Several prominent investment firms have recently enlarged their positions in Alibaba. Harbour Capital Advisors established a new position in the third quarter of 2025, purchasing 6,900 shares valued at approximately $1.25 million. Temasek increased its holding by 23.4% to 5.51 million shares, while Causeway Capital boosted its stake by 42.6%. In aggregate, institutional investors now hold about 13.47% of the company’s outstanding shares.

This financial vote of confidence exists alongside ongoing political headwinds. Also on December 19, U.S. lawmakers urged the Department of Defense to classify Alibaba as a potential national security risk. Such geopolitical factors continue to weigh on the stock’s risk profile.

Options Activity Reflects Cautious Sentiment

Trading in the options market on December 19 presented a mixed picture, with over 208,000 contracts changing hands.

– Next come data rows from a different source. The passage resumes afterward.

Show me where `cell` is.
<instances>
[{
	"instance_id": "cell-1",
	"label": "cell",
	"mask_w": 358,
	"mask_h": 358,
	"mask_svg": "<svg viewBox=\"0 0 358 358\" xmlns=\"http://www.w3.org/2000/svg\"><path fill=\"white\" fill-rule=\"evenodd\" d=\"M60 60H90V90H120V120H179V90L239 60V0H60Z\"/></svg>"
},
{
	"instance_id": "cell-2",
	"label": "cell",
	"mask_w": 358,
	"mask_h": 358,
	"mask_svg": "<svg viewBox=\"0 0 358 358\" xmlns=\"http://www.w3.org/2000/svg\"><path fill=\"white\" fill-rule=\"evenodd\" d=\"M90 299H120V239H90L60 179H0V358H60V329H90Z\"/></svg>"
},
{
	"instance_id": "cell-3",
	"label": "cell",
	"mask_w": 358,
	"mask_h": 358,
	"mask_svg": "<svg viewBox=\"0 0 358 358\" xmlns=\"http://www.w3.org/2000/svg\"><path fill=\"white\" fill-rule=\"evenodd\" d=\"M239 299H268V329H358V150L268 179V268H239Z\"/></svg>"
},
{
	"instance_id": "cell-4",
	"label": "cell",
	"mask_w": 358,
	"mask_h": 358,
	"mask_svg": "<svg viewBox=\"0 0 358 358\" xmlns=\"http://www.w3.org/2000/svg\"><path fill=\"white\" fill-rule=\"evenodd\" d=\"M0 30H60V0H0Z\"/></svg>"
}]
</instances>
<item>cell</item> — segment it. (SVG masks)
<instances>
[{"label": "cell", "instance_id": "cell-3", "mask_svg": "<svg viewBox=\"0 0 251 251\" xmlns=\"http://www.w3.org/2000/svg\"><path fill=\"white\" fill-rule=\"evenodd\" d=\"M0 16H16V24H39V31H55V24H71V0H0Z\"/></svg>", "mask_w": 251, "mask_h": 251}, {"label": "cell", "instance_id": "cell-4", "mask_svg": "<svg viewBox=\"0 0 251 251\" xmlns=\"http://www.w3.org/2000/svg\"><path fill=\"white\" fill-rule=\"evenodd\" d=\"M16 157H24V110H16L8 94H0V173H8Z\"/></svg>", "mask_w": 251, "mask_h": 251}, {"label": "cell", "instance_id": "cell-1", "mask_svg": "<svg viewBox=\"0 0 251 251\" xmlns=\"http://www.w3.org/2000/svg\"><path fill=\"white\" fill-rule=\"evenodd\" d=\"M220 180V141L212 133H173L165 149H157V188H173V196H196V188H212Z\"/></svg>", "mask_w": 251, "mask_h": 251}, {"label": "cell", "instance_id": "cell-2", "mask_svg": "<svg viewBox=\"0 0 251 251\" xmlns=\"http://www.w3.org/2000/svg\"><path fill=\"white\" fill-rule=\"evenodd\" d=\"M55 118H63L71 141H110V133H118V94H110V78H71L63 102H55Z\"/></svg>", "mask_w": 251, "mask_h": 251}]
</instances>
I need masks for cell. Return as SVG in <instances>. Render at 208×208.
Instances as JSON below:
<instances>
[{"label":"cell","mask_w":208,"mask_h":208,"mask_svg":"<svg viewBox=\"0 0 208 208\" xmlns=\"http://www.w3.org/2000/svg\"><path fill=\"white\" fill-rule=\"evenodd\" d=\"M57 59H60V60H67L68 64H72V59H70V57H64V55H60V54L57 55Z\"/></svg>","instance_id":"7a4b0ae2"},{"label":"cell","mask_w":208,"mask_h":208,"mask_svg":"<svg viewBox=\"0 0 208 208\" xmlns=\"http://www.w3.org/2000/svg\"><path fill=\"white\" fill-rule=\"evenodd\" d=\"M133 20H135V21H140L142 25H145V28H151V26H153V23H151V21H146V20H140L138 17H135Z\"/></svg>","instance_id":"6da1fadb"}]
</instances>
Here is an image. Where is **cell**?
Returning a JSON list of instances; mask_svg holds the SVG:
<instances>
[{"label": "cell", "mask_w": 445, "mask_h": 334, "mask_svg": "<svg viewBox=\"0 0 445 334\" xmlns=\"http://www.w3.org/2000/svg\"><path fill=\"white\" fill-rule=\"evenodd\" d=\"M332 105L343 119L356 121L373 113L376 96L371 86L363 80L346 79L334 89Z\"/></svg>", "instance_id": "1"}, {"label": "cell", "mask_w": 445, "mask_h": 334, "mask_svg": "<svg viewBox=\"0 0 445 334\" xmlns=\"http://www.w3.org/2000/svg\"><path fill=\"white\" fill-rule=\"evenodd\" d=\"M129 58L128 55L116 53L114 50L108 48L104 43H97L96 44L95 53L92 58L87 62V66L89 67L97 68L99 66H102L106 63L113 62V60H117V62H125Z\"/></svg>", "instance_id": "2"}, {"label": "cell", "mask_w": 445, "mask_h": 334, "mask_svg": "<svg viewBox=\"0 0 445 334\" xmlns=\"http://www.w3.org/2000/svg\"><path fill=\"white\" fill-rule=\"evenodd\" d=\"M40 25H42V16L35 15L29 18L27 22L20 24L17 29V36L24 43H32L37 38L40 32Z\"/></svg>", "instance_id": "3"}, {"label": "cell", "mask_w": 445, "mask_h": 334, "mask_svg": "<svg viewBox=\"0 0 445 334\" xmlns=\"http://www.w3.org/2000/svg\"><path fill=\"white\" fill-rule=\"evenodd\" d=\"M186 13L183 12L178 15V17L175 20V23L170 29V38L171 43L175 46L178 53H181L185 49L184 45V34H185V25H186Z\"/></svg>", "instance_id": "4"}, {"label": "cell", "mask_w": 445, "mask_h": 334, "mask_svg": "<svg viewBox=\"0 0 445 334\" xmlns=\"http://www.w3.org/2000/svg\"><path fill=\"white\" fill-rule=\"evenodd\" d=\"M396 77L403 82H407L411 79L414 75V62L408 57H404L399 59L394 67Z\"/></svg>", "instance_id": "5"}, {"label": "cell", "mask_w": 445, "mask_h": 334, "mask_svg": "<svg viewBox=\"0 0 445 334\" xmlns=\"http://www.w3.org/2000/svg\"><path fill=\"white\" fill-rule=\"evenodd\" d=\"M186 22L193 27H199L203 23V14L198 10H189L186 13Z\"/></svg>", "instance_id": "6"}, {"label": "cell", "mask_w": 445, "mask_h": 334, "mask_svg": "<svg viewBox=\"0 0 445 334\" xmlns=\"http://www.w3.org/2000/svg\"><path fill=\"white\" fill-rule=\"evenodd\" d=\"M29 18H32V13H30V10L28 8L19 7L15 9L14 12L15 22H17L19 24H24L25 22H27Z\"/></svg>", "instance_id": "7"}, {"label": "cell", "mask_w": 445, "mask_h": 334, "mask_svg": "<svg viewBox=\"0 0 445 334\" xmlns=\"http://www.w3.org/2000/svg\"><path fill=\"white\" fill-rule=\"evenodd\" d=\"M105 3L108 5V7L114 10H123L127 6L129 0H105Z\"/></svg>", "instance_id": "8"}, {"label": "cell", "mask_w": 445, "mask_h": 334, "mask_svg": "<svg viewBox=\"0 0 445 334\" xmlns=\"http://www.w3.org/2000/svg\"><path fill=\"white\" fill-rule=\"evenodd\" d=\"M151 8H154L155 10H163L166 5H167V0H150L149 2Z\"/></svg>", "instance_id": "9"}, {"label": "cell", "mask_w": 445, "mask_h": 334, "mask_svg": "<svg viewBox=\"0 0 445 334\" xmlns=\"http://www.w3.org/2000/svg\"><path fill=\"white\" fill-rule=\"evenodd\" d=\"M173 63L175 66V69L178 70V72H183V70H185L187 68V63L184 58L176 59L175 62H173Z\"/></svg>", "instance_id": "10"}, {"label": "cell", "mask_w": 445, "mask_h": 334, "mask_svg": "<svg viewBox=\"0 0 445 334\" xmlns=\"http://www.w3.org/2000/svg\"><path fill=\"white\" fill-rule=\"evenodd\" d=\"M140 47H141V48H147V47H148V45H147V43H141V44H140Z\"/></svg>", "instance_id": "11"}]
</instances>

Put options slightly outnumbered call options, comprising 52.09% of the volume versus 47.91% for calls. Notable activity centered on put options with a $200 strike price expiring in January 2026, suggesting some market participants are hedging against volatility or speculating on a potential price ceiling.

The stock is currently trading between its 50-day moving average of $162.32 and its 200-day moving average of $137.14. The coming weeks will reveal whether the operational momentum in its cloud and AI businesses can sufficiently outweigh the persistent political uncertainties.